Problem to work on: Transcription, pictures excluded: write out the data below exactly.

Information:
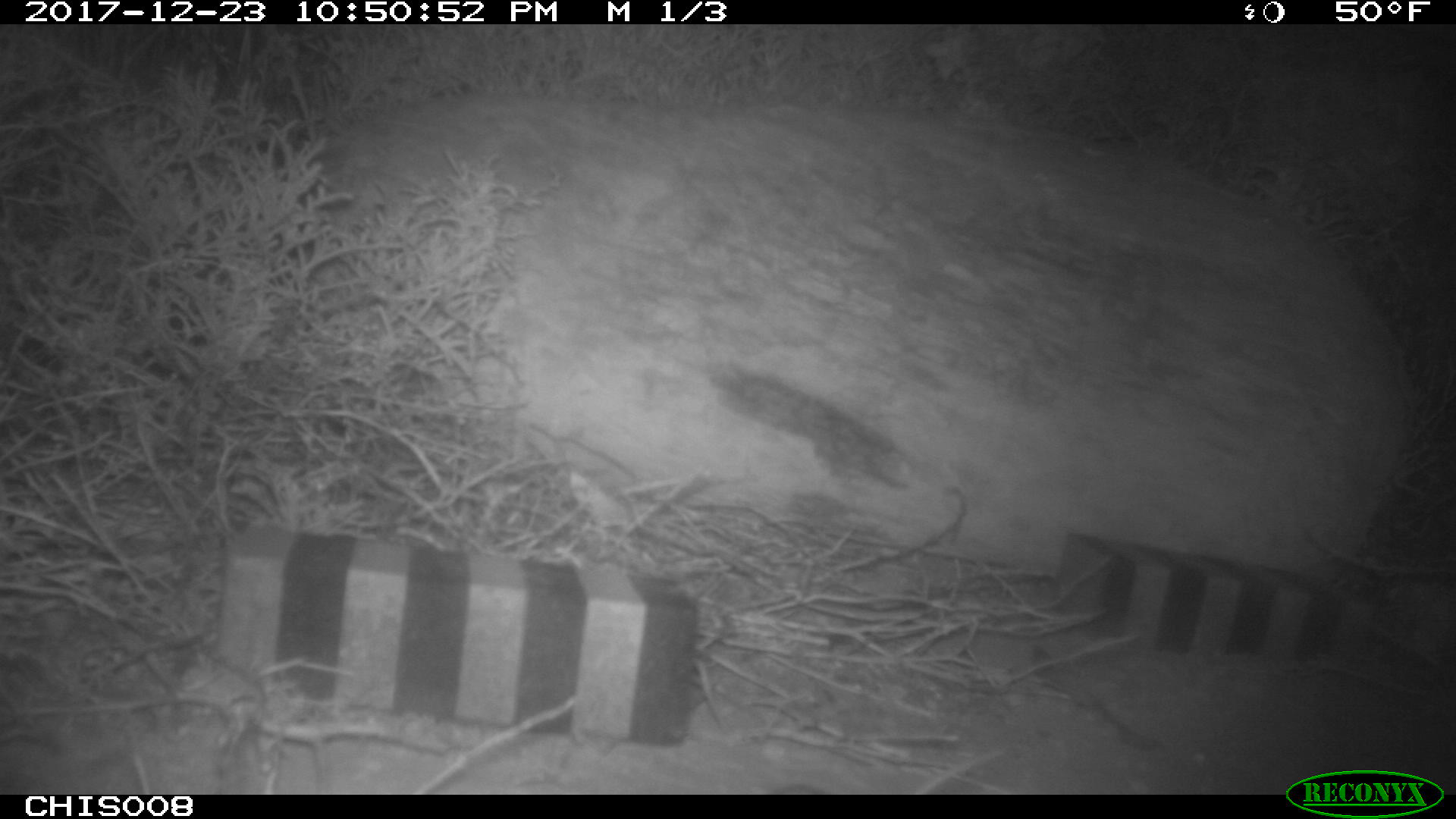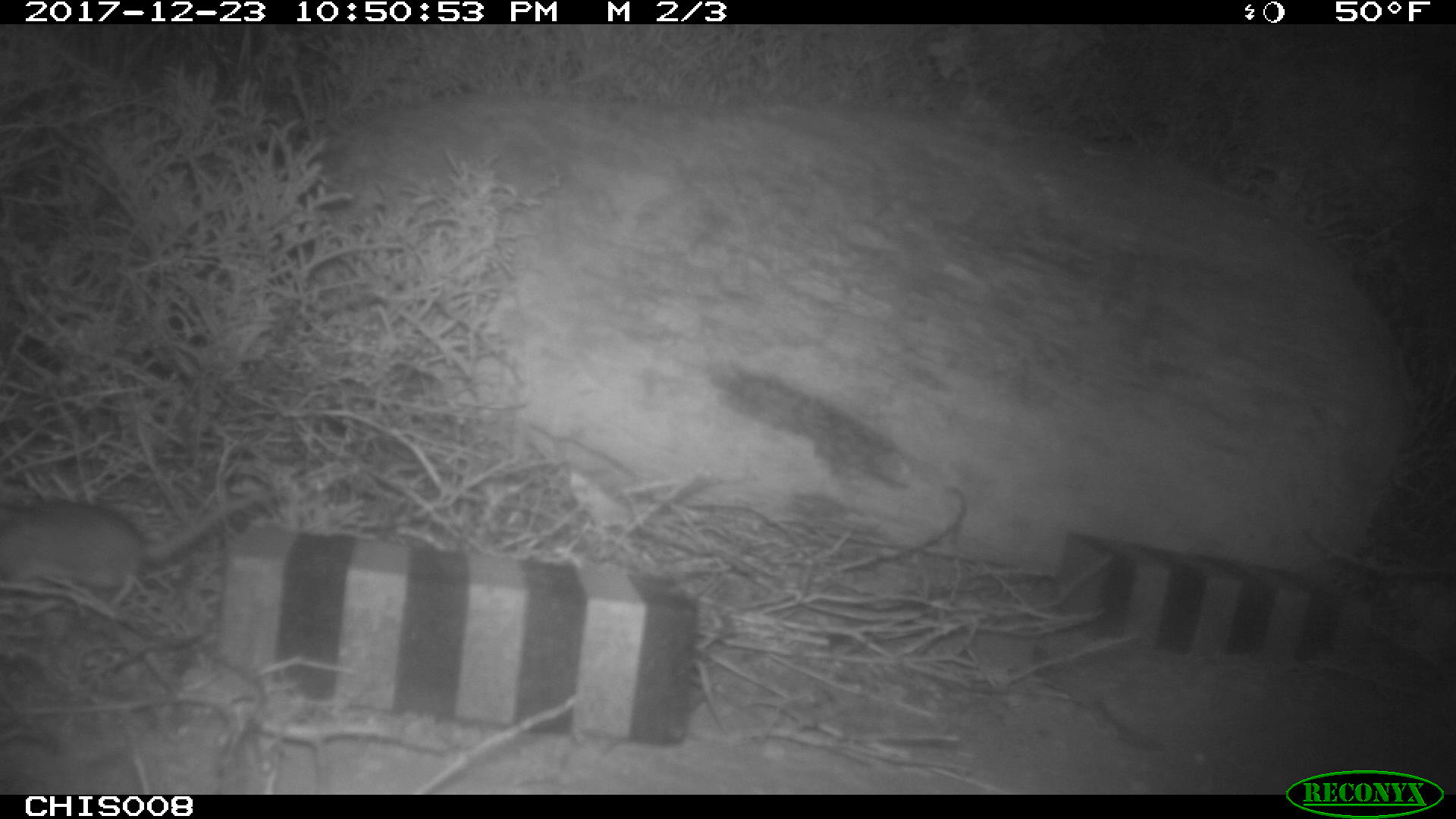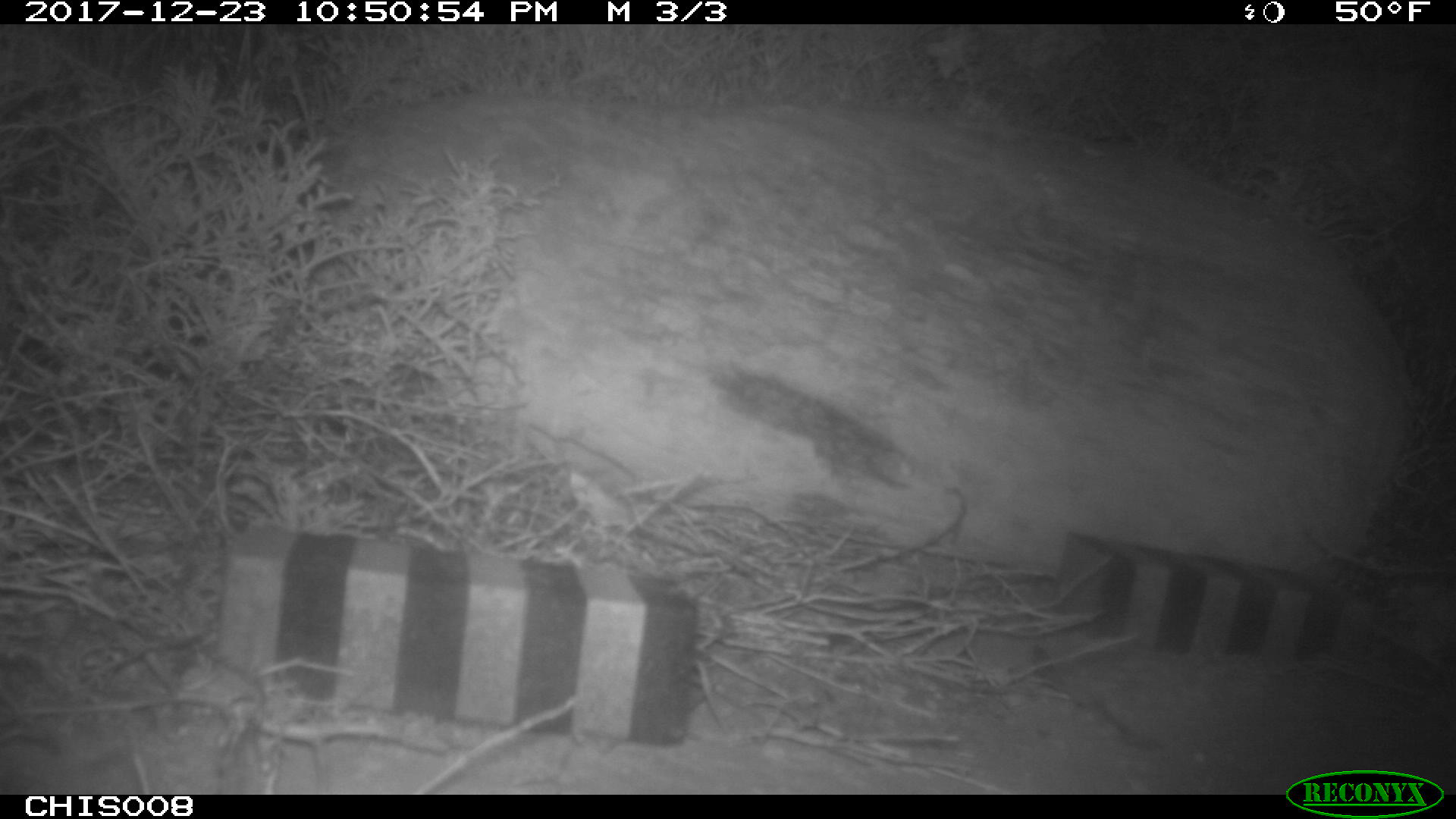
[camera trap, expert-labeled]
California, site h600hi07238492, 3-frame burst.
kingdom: Animalia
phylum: Chordata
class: Mammalia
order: Rodentia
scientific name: Rodentia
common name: rodent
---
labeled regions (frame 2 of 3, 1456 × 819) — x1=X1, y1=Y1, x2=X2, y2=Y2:
rodent: x1=0, y1=482, x2=278, y2=585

Exercise result:
[camera trap, expert-labeled]
California, site h600hi07238492, 3-frame burst.
kingdom: Animalia
phylum: Chordata
class: Mammalia
order: Rodentia
scientific name: Rodentia
common name: rodent
---
labeled regions (frame 2 of 3, 1456 × 819) — x1=X1, y1=Y1, x2=X2, y2=Y2:
rodent: x1=0, y1=482, x2=278, y2=585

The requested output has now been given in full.